▶ _Required work_:
All records below must be retyped exactly.

▶ _Provided data_:
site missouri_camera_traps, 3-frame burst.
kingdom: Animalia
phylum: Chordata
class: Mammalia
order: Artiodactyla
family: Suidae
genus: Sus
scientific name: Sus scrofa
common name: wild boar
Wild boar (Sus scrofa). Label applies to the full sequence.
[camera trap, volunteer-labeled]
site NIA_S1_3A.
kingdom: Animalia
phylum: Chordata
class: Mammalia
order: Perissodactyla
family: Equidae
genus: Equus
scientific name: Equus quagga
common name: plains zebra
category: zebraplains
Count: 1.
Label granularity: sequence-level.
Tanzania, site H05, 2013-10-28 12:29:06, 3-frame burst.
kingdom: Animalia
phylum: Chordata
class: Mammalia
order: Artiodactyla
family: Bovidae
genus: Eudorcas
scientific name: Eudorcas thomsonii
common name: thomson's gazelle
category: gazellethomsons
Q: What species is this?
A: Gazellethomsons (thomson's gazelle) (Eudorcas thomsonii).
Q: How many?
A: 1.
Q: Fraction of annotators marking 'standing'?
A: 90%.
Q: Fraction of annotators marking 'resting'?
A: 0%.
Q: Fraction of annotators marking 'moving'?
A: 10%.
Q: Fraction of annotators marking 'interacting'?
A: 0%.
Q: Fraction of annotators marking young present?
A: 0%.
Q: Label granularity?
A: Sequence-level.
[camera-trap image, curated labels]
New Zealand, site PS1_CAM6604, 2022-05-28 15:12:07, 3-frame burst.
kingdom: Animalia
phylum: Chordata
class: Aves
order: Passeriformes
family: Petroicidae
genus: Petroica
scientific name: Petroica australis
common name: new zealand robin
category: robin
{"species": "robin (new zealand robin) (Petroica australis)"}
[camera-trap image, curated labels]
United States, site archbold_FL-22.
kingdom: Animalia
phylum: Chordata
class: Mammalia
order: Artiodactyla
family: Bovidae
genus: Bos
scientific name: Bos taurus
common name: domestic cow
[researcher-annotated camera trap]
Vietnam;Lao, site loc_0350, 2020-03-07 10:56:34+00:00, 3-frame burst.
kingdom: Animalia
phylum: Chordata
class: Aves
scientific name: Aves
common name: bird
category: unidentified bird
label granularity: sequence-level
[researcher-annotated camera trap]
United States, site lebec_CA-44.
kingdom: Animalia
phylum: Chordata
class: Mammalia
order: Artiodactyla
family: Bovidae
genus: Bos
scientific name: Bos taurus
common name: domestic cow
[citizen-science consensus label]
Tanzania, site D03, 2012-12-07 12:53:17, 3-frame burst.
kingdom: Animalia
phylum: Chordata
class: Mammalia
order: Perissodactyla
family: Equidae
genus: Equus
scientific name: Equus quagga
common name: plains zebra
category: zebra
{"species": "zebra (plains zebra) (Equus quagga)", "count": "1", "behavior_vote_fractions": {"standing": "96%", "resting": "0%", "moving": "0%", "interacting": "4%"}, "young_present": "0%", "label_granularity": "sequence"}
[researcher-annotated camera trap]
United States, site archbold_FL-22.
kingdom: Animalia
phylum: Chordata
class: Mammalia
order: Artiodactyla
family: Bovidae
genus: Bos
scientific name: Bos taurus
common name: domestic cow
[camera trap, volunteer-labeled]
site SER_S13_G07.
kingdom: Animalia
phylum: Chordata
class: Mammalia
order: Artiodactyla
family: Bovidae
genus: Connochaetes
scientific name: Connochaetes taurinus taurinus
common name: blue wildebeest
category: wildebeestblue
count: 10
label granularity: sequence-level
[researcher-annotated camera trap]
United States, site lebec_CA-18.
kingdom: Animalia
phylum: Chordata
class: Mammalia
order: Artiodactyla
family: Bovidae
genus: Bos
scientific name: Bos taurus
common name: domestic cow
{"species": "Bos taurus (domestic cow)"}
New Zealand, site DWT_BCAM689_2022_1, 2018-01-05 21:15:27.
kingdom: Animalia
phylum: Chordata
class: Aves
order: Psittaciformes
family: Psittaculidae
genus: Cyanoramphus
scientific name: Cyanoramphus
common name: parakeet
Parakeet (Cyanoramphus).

▶ _Task response_:
site missouri_camera_traps, 3-frame burst.
kingdom: Animalia
phylum: Chordata
class: Mammalia
order: Artiodactyla
family: Suidae
genus: Sus
scientific name: Sus scrofa
common name: wild boar
Wild boar (Sus scrofa). Label applies to the full sequence.
[camera trap, volunteer-labeled]
site NIA_S1_3A.
kingdom: Animalia
phylum: Chordata
class: Mammalia
order: Perissodactyla
family: Equidae
genus: Equus
scientific name: Equus quagga
common name: plains zebra
category: zebraplains
Count: 1.
Label granularity: sequence-level.
Tanzania, site H05, 2013-10-28 12:29:06, 3-frame burst.
kingdom: Animalia
phylum: Chordata
class: Mammalia
order: Artiodactyla
family: Bovidae
genus: Eudorcas
scientific name: Eudorcas thomsonii
common name: thomson's gazelle
category: gazellethomsons
Q: What species is this?
A: Gazellethomsons (thomson's gazelle) (Eudorcas thomsonii).
Q: How many?
A: 1.
Q: Fraction of annotators marking 'standing'?
A: 90%.
Q: Fraction of annotators marking 'resting'?
A: 0%.
Q: Fraction of annotators marking 'moving'?
A: 10%.
Q: Fraction of annotators marking 'interacting'?
A: 0%.
Q: Fraction of annotators marking young present?
A: 0%.
Q: Label granularity?
A: Sequence-level.
[camera-trap image, curated labels]
New Zealand, site PS1_CAM6604, 2022-05-28 15:12:07, 3-frame burst.
kingdom: Animalia
phylum: Chordata
class: Aves
order: Passeriformes
family: Petroicidae
genus: Petroica
scientific name: Petroica australis
common name: new zealand robin
category: robin
{"species": "robin (new zealand robin) (Petroica australis)"}
[camera-trap image, curated labels]
United States, site archbold_FL-22.
kingdom: Animalia
phylum: Chordata
class: Mammalia
order: Artiodactyla
family: Bovidae
genus: Bos
scientific name: Bos taurus
common name: domestic cow
[researcher-annotated camera trap]
Vietnam;Lao, site loc_0350, 2020-03-07 10:56:34+00:00, 3-frame burst.
kingdom: Animalia
phylum: Chordata
class: Aves
scientific name: Aves
common name: bird
category: unidentified bird
label granularity: sequence-level
[researcher-annotated camera trap]
United States, site lebec_CA-44.
kingdom: Animalia
phylum: Chordata
class: Mammalia
order: Artiodactyla
family: Bovidae
genus: Bos
scientific name: Bos taurus
common name: domestic cow
[citizen-science consensus label]
Tanzania, site D03, 2012-12-07 12:53:17, 3-frame burst.
kingdom: Animalia
phylum: Chordata
class: Mammalia
order: Perissodactyla
family: Equidae
genus: Equus
scientific name: Equus quagga
common name: plains zebra
category: zebra
{"species": "zebra (plains zebra) (Equus quagga)", "count": "1", "behavior_vote_fractions": {"standing": "96%", "resting": "0%", "moving": "0%", "interacting": "4%"}, "young_present": "0%", "label_granularity": "sequence"}
[researcher-annotated camera trap]
United States, site archbold_FL-22.
kingdom: Animalia
phylum: Chordata
class: Mammalia
order: Artiodactyla
family: Bovidae
genus: Bos
scientific name: Bos taurus
common name: domestic cow
[camera trap, volunteer-labeled]
site SER_S13_G07.
kingdom: Animalia
phylum: Chordata
class: Mammalia
order: Artiodactyla
family: Bovidae
genus: Connochaetes
scientific name: Connochaetes taurinus taurinus
common name: blue wildebeest
category: wildebeestblue
count: 10
label granularity: sequence-level
[researcher-annotated camera trap]
United States, site lebec_CA-18.
kingdom: Animalia
phylum: Chordata
class: Mammalia
order: Artiodactyla
family: Bovidae
genus: Bos
scientific name: Bos taurus
common name: domestic cow
{"species": "Bos taurus (domestic cow)"}
New Zealand, site DWT_BCAM689_2022_1, 2018-01-05 21:15:27.
kingdom: Animalia
phylum: Chordata
class: Aves
order: Psittaciformes
family: Psittaculidae
genus: Cyanoramphus
scientific name: Cyanoramphus
common name: parakeet
Parakeet (Cyanoramphus).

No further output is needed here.